%%
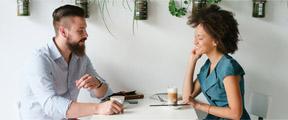 man en vrouw in gesprek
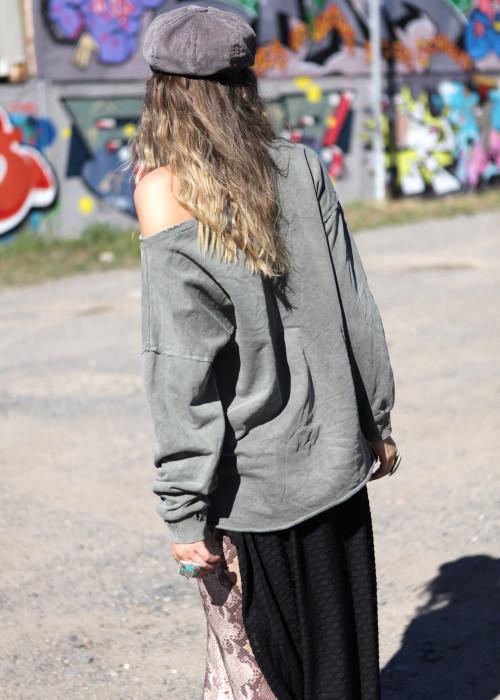 Oversize Sweatshirt Danger oliv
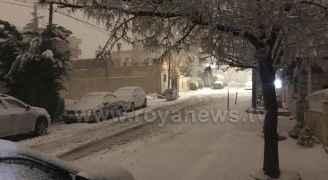 تراكم الثلوج في ضاحية الحسين قرب شارع مكة بالعاصمة عمان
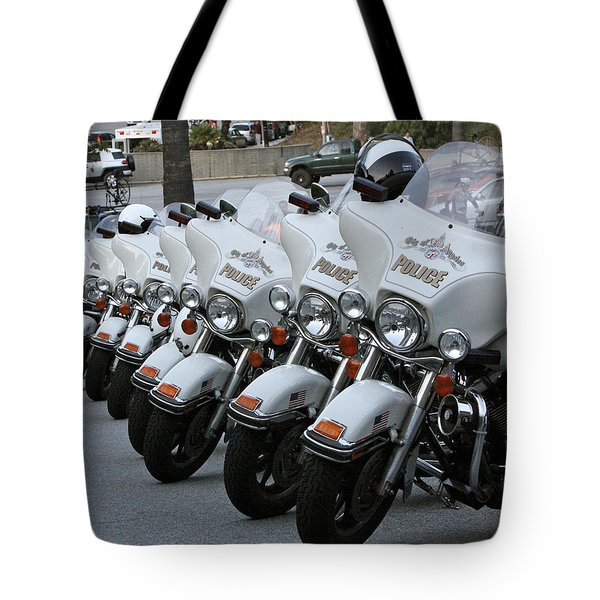 Tote Bag featuring the photograph La's Finest by Shoal Hollingsworth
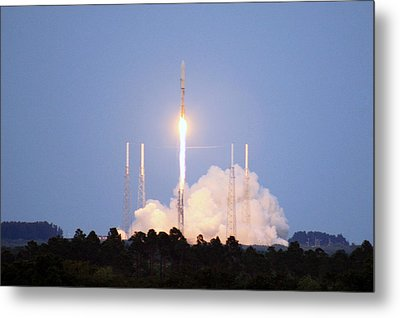X-37b Orbital Test Vehicle Lifts Off Metal Print by Science Source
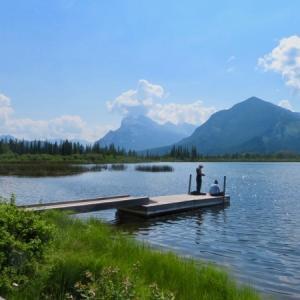 『近場の湖「バーミリオンレイク Vermilion Lake」の今』『平日月曜日の湖&町中は空いている』『湖でのんびりとしている人たち』*記事書きはBanff,Canada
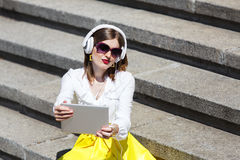 Mujer joven con PC de la tableta en el parque Foto de archivo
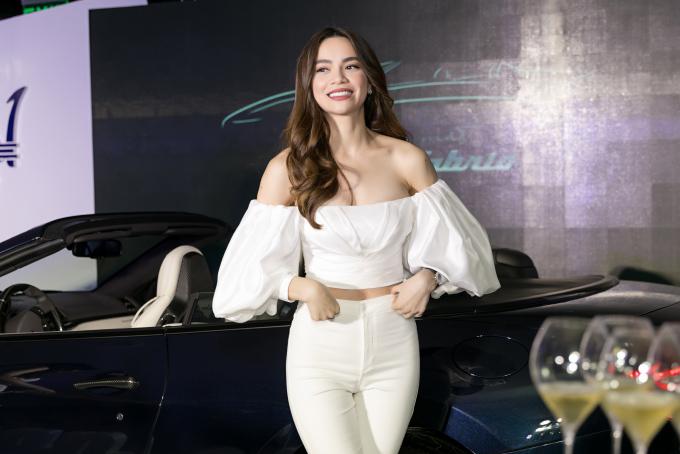 Tham dự sự kiện ngày 22/7, Hồ Ngọc Hà toát lên vẻ năng động mà vẫn gợi cảm khi kết hợp áo trễ vai cùng quần skinny tôn dáng.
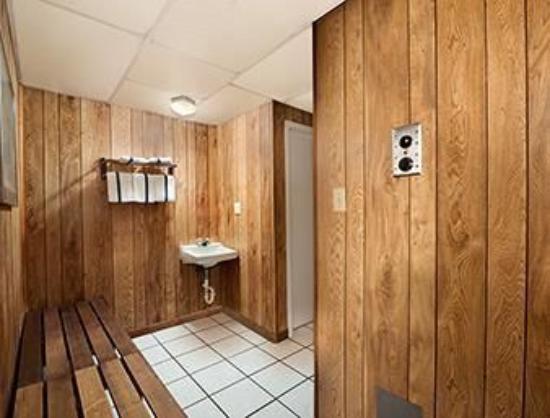 رمادا كينيدي سبيس سنتر: Walking into the sauna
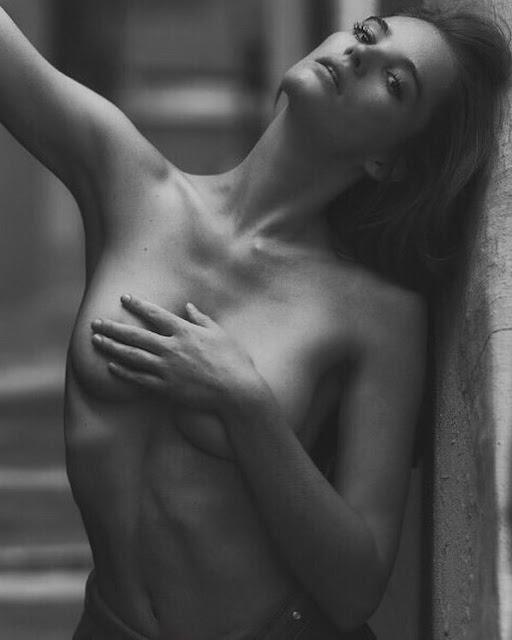 Alexina Graham cleavage
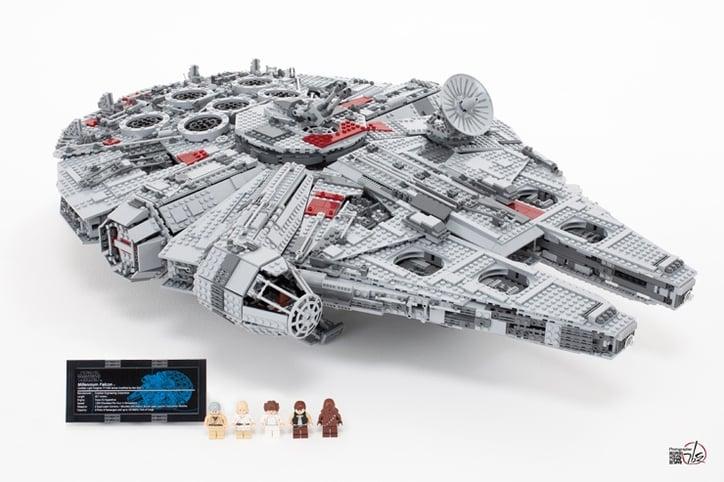 lego-millennium-falcon.jpg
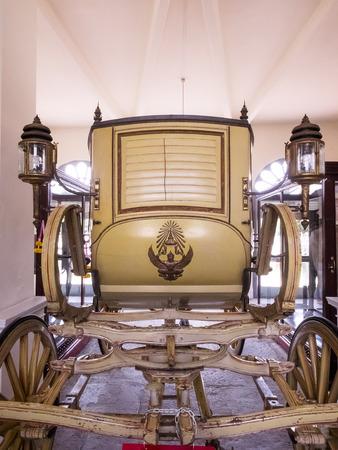 grand pa: Ayutthaya Thailand  Oct  23 2014 : A royal horsedrawn carriage inside Bang PaIn Royal Palace.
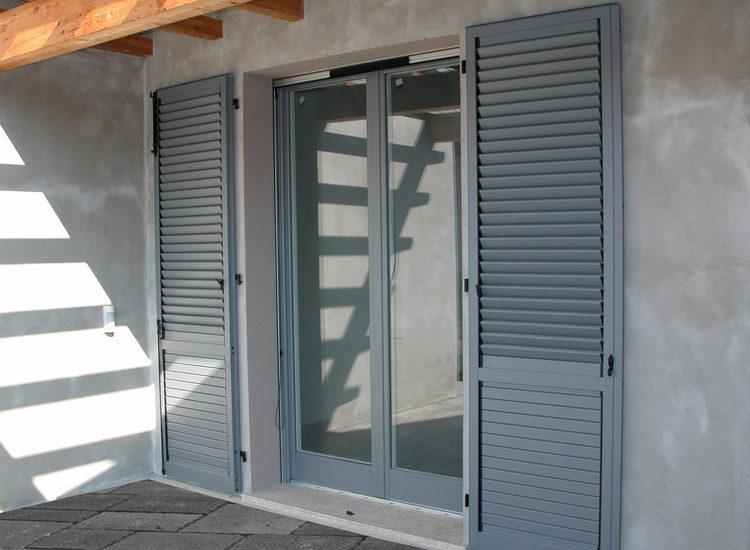 Scuri in alluminio per porte finestre - quattro M
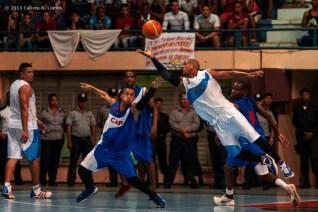 Maikel Guerra (5) de Ciego de Ávila y Santiago Peñalver (6) de Capitalinos se disputan el balón, durante el tercer juego de la final de la Liga Superior de Baloncesto (LSB). El duelo celebrado en la Sala Giraldo Córdova Cardín terminó 66-63 favorable a Ciego, el lunes 16 diciembre de 2013, Ciego de Ávila. FOTO de Calixto N. Llanes (CUBA)
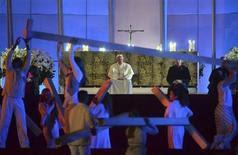 Artistas se apresentam em frente ao papa Francisco, durante vigília de oração na praia de Copacabana, no Rio de Janeiro, neste sábado. 27/07/2013 REUTERS/Luca Zennaro/Pool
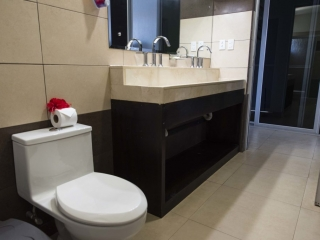 Private Room with Shared Bathroom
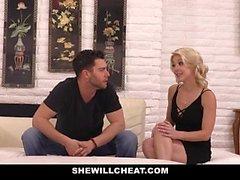 SheWillCheat - мягкая Зрелые киска получает толченый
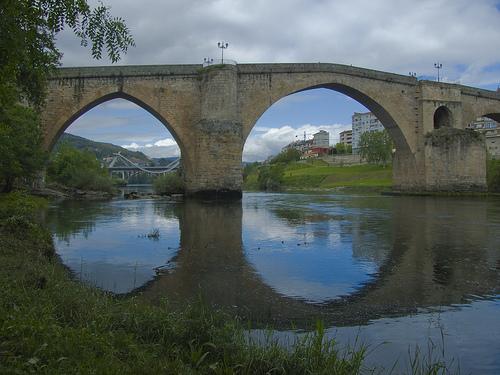 Baños Romanos Ourense:PUENTE ROMANO DE OURENSE , este puente fue reconstruido en el s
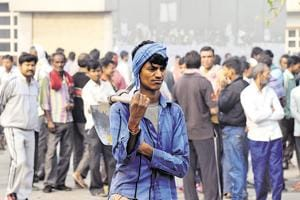 Labourers who had migrated to other states to earn a living are returning home post demonetisation as they are not getting wages due to cash crunch.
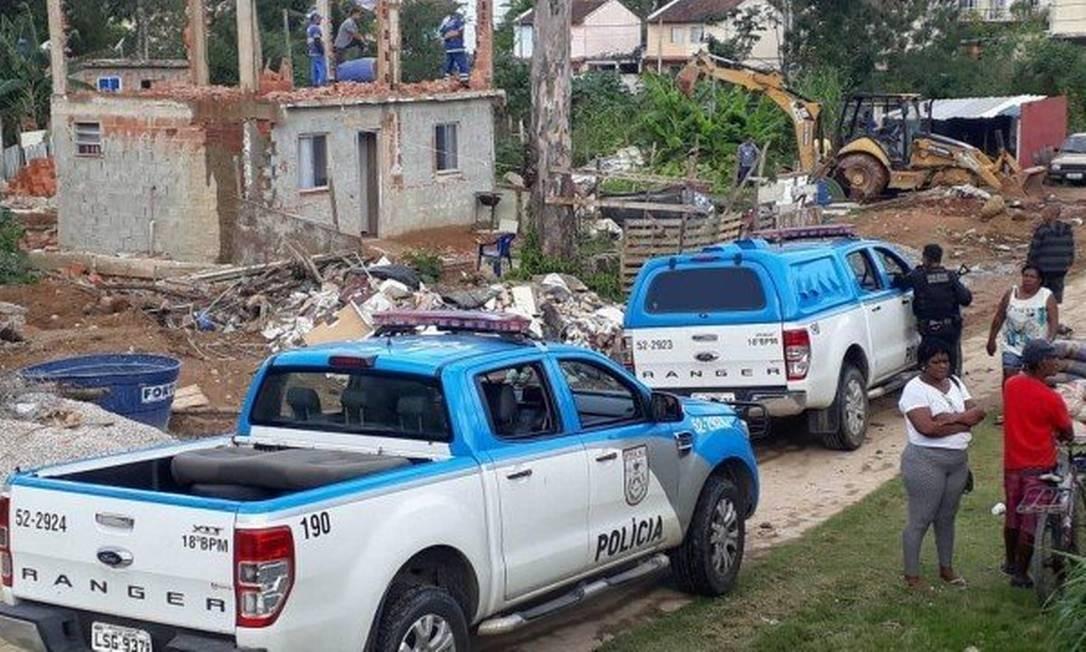 PM fez operação para demolir construções da milícia na Colônia Juliano Moreira Foto: Divulgação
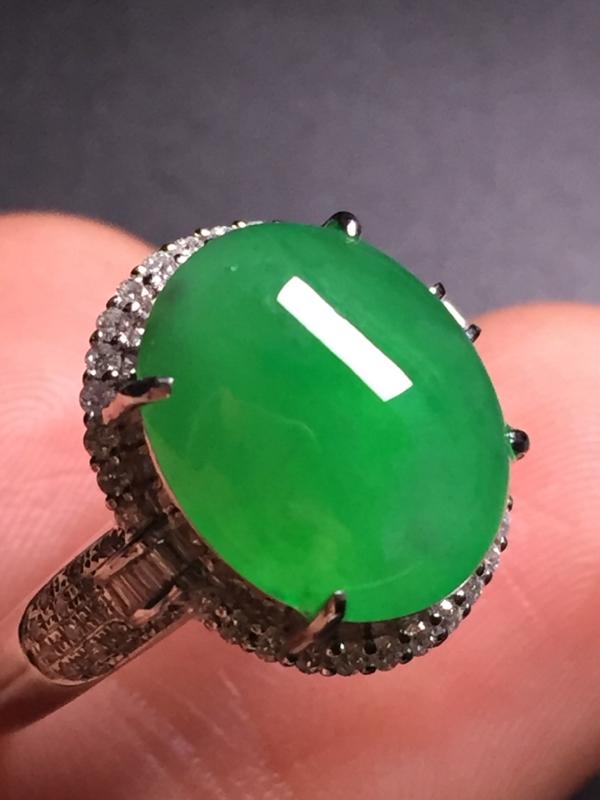 翡翠A货,阳绿蛋面戒指,18k真金真钻镶嵌,完美,种水超好,玉质细腻。整体尺寸:14.8*15.3*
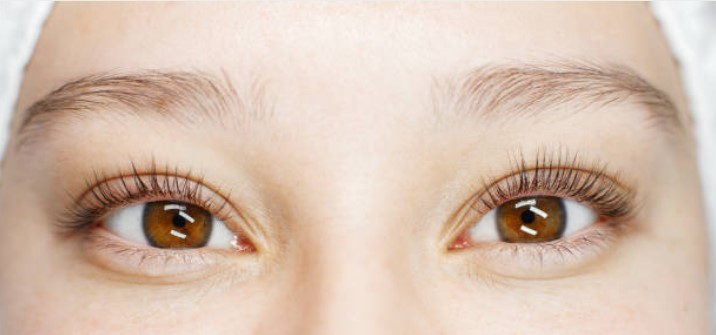 eyes with lash lift and tint
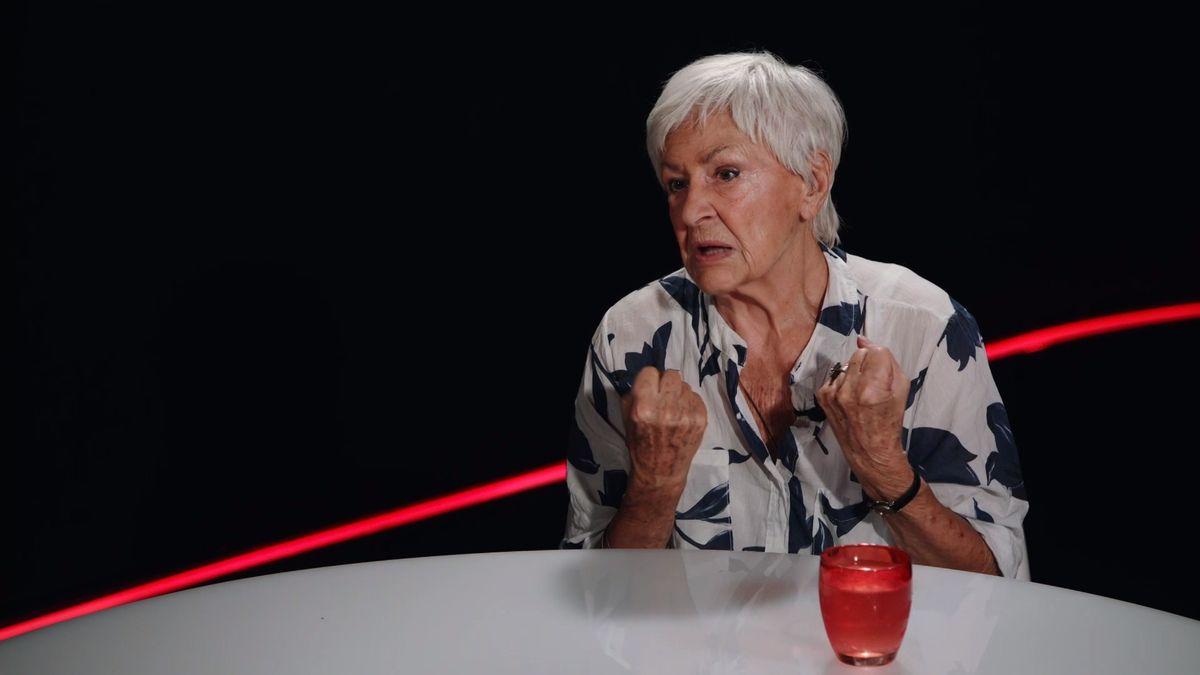 """""""Jsem vyděšená, co se tu 30let od revoluce děje."""" Kamila Moučková se pustila do Zemana, Babiše a vyznavačů pivní kultury"""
%%
### Work to be completed
Exactly what appears in the records above must be returned, apart from the pictures.

### Answer section
 man en vrouw in gesprek
 Oversize Sweatshirt Danger oliv
 تراكم الثلوج في ضاحية الحسين قرب شارع مكة بالعاصمة عمان
 Tote Bag featuring the photograph La's Finest by Shoal Hollingsworth
X-37b Orbital Test Vehicle Lifts Off Metal Print by Science Source
 『近場の湖「バーミリオンレイク Vermilion Lake」の今』『平日月曜日の湖&町中は空いている』『湖でのんびりとしている人たち』*記事書きはBanff,Canada
 Mujer joven con PC de la tableta en el parque Foto de archivo
 Tham dự sự kiện ngày 22/7, Hồ Ngọc Hà toát lên vẻ năng động mà vẫn gợi cảm khi kết hợp áo trễ vai cùng quần skinny tôn dáng.
 رمادا كينيدي سبيس سنتر: Walking into the sauna
 Alexina Graham cleavage
 lego-millennium-falcon.jpg
 grand pa: Ayutthaya Thailand  Oct  23 2014 : A royal horsedrawn carriage inside Bang PaIn Royal Palace.
 Scuri in alluminio per porte finestre - quattro M
 Maikel Guerra (5) de Ciego de Ávila y Santiago Peñalver (6) de Capitalinos se disputan el balón, durante el tercer juego de la final de la Liga Superior de Baloncesto (LSB). El duelo celebrado en la Sala Giraldo Córdova Cardín terminó 66-63 favorable a Ciego, el lunes 16 diciembre de 2013, Ciego de Ávila. FOTO de Calixto N. Llanes (CUBA)
 Artistas se apresentam em frente ao papa Francisco, durante vigília de oração na praia de Copacabana, no Rio de Janeiro, neste sábado. 27/07/2013 REUTERS/Luca Zennaro/Pool
 Private Room with Shared Bathroom
 SheWillCheat - мягкая Зрелые киска получает толченый
 Baños Romanos Ourense:PUENTE ROMANO DE OURENSE , este puente fue reconstruido en el s
 Labourers who had migrated to other states to earn a living are returning home post demonetisation as they are not getting wages due to cash crunch.
 PM fez operação para demolir construções da milícia na Colônia Juliano Moreira Foto: Divulgação
 翡翠A货,阳绿蛋面戒指,18k真金真钻镶嵌,完美,种水超好,玉质细腻。整体尺寸:14.8*15.3*
 eyes with lash lift and tint
 """""""Jsem vyděšená, co se tu 30let od revoluce děje."""" Kamila Moučková se pustila do Zemana, Babiše a vyznavačů pivní kultury"""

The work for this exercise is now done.